06 — eBPF Observability
Technical Overview
eBPF (extended Berkeley Packet Filter) is a Linux kernel subsystem that allows safe, sandboxed programs to run inside the kernel in response to events — system calls, kernel functions, network packets, hardware performance counters. For observability, eBPF is transformative: you can attach a tracing program to any kernel or userspace function without modifying application code, without recompiling the kernel, and without restarting services. The overhead is typically below 1% for most tracing workloads, making production-safe always-on instrumentation achievable.
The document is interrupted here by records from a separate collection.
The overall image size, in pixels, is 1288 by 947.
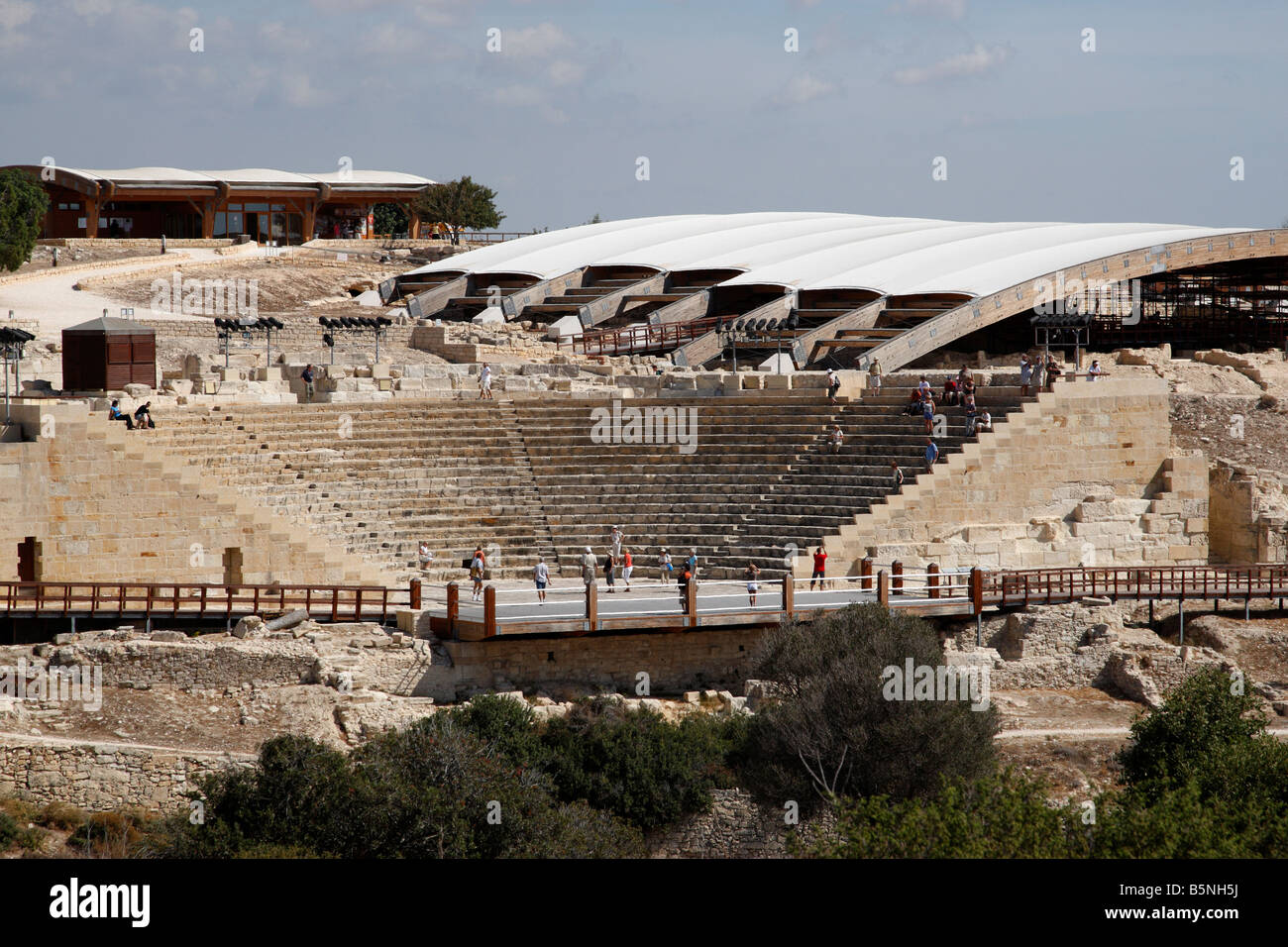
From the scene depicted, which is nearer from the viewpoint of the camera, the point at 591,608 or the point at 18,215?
the point at 591,608

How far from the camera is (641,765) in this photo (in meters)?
21.4

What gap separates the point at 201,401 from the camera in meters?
33.1

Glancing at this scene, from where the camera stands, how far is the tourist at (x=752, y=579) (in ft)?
84.2

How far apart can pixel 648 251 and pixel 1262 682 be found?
113 ft

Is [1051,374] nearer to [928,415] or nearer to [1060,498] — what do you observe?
[1060,498]

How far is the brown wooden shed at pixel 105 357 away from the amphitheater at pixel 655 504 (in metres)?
0.91

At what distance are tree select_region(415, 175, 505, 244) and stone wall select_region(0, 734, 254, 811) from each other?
56.9m

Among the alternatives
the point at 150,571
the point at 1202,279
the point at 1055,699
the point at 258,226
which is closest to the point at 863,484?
the point at 1055,699

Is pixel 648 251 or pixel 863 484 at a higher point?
pixel 648 251

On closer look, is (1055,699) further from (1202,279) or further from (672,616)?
(1202,279)

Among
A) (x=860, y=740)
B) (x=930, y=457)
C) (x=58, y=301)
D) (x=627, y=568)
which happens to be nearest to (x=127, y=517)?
(x=627, y=568)

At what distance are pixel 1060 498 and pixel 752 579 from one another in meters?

eBPF programs are verified by the kernel's in-kernel verifier before execution, ensuring they cannot crash the kernel, loop infinitely, or access arbitrary memory. This safety guarantee is what makes eBPF deployable in production — it is not a raw kernel module.
Prerequisites
- Linux kernel fundamentals (system calls, kernel/userspace boundary)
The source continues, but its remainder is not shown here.